A new technology could free diabetics and cancer patients from the daily necessity of painful routine injections by releasing the required drug dosage over six months.
University of Cambridge researchers have developed injectable, reformable and spreadable hydrogels which can be loaded with proteins or other therapeutics and can last a maximum of six month.
The hydrogels contain up to 99.7 per cent water by weight, with the remainder primarily made up of cellulose polymers held together with cucurbiturils, barrel-shaped molecules which act as miniature ‘handcuffs,’ the journal Biomaterials reports.

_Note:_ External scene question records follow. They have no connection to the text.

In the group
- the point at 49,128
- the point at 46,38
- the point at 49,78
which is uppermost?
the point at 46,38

“The hydrogels protect the proteins so that they remain bio-active for long periods, and allow the proteins to remain in their native state,” says Oren Scherman, a Cambridge chemist, who led the research.
“Importantly, all the components can be incorporated at room temperature, which is key when dealing with proteins which denature (change their composition) when exposed to high heat,” adds Scherman, according to a Cambridge statement.
The hydrogels developed by Scherman, Xian Jun Loh and doctoral student Eric Appel are capable of delivering sustained release of the proteins for up to six months, compared with the current maximum of three months. The rate of release can be controlled according to the ratio of materials in the hydrogel.
The research has been patented by Cambridge Enterprise, the university’s commercialisation group.